From 1941 to 1962, Cole pioneered American jazz dance as an art form in Hollywood films. He contributed dance sequences to 30 movies at Columbia Pictures, Twentieth Century Fox and Metro Goldwyn Mayer, some credited, some not.
Cole left behind a celluloid track record of outstanding dance sequences with highly diverse themes (including some with a noir-tinged, nightclubby vibe), all with a recognizable Cole brand that is uncannily contemporary.
TCM schedule for Sept. 10
“Tonight & Every Night” (1945, Victor Saville) 8 p.m. (5 p.m.)
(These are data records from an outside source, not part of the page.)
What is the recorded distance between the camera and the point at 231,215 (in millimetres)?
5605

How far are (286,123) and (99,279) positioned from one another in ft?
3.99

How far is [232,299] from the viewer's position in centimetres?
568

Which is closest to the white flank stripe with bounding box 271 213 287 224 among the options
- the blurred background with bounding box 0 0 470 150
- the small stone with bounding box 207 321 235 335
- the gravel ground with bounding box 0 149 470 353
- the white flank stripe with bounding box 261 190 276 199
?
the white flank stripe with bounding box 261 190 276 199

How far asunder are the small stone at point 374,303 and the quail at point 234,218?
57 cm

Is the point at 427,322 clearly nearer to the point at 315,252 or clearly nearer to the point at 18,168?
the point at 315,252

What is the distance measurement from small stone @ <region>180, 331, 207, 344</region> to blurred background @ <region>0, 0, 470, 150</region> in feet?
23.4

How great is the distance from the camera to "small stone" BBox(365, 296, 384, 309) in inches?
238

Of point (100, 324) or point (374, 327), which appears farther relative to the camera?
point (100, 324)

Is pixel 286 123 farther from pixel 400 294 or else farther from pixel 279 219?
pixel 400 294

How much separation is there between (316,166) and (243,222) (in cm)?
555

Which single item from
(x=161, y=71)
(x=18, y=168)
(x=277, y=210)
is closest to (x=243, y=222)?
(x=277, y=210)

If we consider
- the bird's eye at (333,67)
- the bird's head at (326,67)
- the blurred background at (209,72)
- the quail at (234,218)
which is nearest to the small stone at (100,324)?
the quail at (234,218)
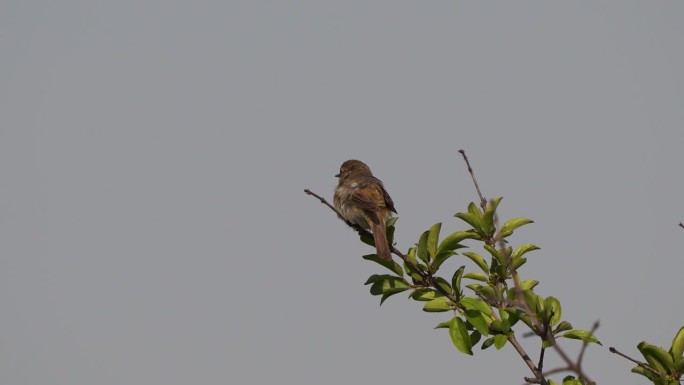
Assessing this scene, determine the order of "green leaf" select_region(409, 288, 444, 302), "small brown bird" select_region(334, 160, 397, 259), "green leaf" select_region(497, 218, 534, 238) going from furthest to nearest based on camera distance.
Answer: "small brown bird" select_region(334, 160, 397, 259)
"green leaf" select_region(497, 218, 534, 238)
"green leaf" select_region(409, 288, 444, 302)

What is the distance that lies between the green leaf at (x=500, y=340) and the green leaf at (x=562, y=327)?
0.59 m

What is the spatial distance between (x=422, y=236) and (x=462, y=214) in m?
0.39

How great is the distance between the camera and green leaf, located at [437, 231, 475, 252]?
Answer: 6297 mm

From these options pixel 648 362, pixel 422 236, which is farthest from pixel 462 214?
pixel 648 362

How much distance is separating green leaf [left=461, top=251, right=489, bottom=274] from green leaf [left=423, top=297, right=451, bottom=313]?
0.54 m

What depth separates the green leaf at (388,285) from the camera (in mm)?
6184

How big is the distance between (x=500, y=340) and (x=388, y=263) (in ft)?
4.35

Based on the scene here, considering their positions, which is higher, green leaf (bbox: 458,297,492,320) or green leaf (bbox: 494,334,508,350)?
green leaf (bbox: 458,297,492,320)

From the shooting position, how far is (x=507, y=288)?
600cm

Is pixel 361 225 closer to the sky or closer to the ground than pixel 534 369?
closer to the sky

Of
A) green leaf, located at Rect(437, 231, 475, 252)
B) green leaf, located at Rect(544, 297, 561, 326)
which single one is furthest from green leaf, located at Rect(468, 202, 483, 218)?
green leaf, located at Rect(544, 297, 561, 326)

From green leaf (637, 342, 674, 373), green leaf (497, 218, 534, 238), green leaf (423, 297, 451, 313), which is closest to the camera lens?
green leaf (637, 342, 674, 373)

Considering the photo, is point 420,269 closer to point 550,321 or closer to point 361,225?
point 550,321

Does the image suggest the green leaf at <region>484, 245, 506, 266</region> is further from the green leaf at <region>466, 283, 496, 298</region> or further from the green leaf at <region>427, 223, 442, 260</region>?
the green leaf at <region>427, 223, 442, 260</region>
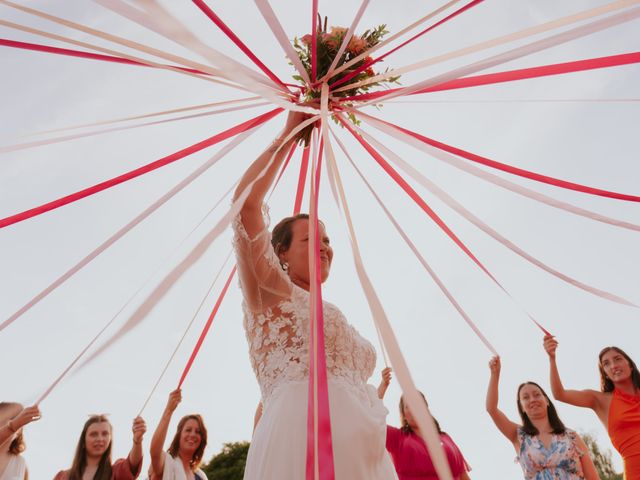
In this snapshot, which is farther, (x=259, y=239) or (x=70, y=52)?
(x=70, y=52)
Rita Hayworth, Lee Bowman, Janet Blair, Marc Platt
“On the Riviera” (1951, Walter Lang) 10 p.m. (7 p.m.)
Danny Kaye, Gene Tierney, Gwen Verdon
“Gentlemen Prefer Blondes” (1952, Howard Hawks) 11:45 p.m. (8:45 p.m.)
Marilyn Monroe, Jane Russell
“Les Girls” (1957, George Cukor) 1:30 a.m. (11:30 p.m.)
Kay Kendall, Taina Elg, Mitzi Gaynor, Gene Kelly
Born John Ewing Richter in New Brunswick, N.J., in 1911, Jack Cole’s extraordinary career as a top American dancer/choreographer began with pioneering modern-dance troupe, Denishawn. His innovative nightclub act, Jack Cole and His Dancers, toured the nation’s night clubs starting around 1933. In the mid 1940s in Los Angeles, Cole began a 20-year run as a brilliant and innovative Hollywood choreographer, crafting ingenious customized dance sequences for stars like Marilyn Monroe, Rita Hayworth, Betty Grable and others.
Cole coached the stars not only in movement but also in song and line delivery. Writing in the Los Angeles Times, Levine called Cole’s “Diamonds are a Girl’s Best Friend” from “Gentlemen Prefer Blondes” (1953): “a delicious confection, a piece of Hollywood perfection.”
Cole died in Los Angeles in 1974; he was 62.